▸ **TEXT PASSAGE**

_ _ _ _ _ _ _

# How come Sauron didn't "die" but Saruman and Gandalf both did?



## BalrogRingDestroyer (Jul 24, 2018)

Gandalf appears to have died and been born as something else, for he seems to have trouble even recalling what went on earlier or even the name "Gandalf". 

Saruman definitely dies as well

I think the Balrog was said to have died as well. 


Sauron, even when his Ring was destroyed, was just said to have become a spirit of malice (presumably because he wouldn't be able to take form in Middle Earth again.) (Also, can he still corrupt or seduce people since he's still in Middle Earth (unlike Melkor who got sent into the Void.) even without a physical form, or is he too weak even to do that?)


Why couldn't Sauron actually die (despite being drowned in Numenor and defeated at the Battle of the Last Alliance or even when his Ring was destroyed.) when Gandalf, Saruman, and the Balrog could die? 


Interestingly, Melkor, despite being defeated (and either having his legs cut off or even his head (depending on which Tolkien work you look at) was said to still be alive and be able to later return at the Dagor Dagorlath. Did Sauron get some ability from him that none of the other Maia (good or bad) were able to get or use?


----------



## Alcuin (Jul 25, 2018)

In the first place, Sauron was far more powerful than either Saruman or Gandalf. In a footnote to _Letter_ 183, Tolkien says that Sauron was “of the same kind [i.e., a Maia] as Gandalf and Saruman, but of a far higher order.” Little wonder that when Manwë ordered Olórin (later called Mithrandir and Gandalf) to accompany Curumo (Curunír or Saruman) to Middle-earth as one of the Istari, Olórin pleaded that he was afraid of Sauron. (_Unfinished Tales_, “The Istari”) I think I recall (from where I no longer recall) that Sauron, originally one of Aulë’s Maiar and called “Mairon” (Quenya “Admirable”; ), was one of the most powerful of the Maiar. 

When Gandalf died, he died physically. As cited in the thread “Did the Ring's own power cause its destruction?”


> [The Valar and Maiar] often took the form and likeness of [Elves and Men], especially after their appearance. …Sauron appeared in this shape. It is mythologically supposed that when this shape was “real”, that is a physical actuality in the physical world and not a vision transferred from mind to mind, it took some time to build up. It was then destructible like other physical organisms. But that of course did not destroy the spirit, nor dismiss it from the world to which it was bound until the end. After the battle with Gil-galad and Elendil, Sauron took a long while to re-build, longer than he had done after the Downfall of Númenor (I suppose because each building-up used up some of the inherent energy of the spirit, which might be called the “will” or the effective link between the indestructible mind and being and the realization of its imagination). The impossibility of re-building after the destruction of the Ring, is sufficiently clear “mythologically” in _[The Lord of the Rings]_.

_ _ _ _ _ _ _

▸ **DATA EXTRACT**
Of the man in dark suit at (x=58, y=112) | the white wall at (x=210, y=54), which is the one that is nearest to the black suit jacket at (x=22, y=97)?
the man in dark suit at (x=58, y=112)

_ _ _ _ _ _ _

Write the next part of the forum thread on why Sauron did not die when Gandalf and Saruman did, picking up right after its final sentence. The lines above were taken from a separate source.

Ainur (Valar and Maiar) who entered into Arda were bound to it until its end, as were Elves, but when Gandalf died, he seems to have “gone somewhere”: back to Valinor, perhaps, or summoned to Eru; in any case, when he returned he was Gandalf “the White” and much more powerful than he had been before. When Wormtongue killed Saruman, “about the body of Saruman a grey mist gathered, and rising slowly to a great height like smoke from a fire, as a pale shrouded figure it loomed over the Hill. For a moment it wavered, looking to the West; but out of the West came a cold wind, and it bent away, and with a sigh dissolved into nothing.” (_RotK_, end of “Scouring of the Shire”) Saruman wanted to return to Valinor, but was rejected. 

The Maiar who entered Middle-earth as Istari were deliberately weakened: their memory of Valinor and their pasts was diminished. (_UT_, “Istari”)


> [B]eing embodied the Istari had … to learn much anew by slow experience, and though they knew whence they came the memory of the Blessed Realm was to them a vision from afar off, for which … they yearned exceedingly. Thus by enduring of free will the pangs of exile and the deceits of Sauron they might redress the evils of that time.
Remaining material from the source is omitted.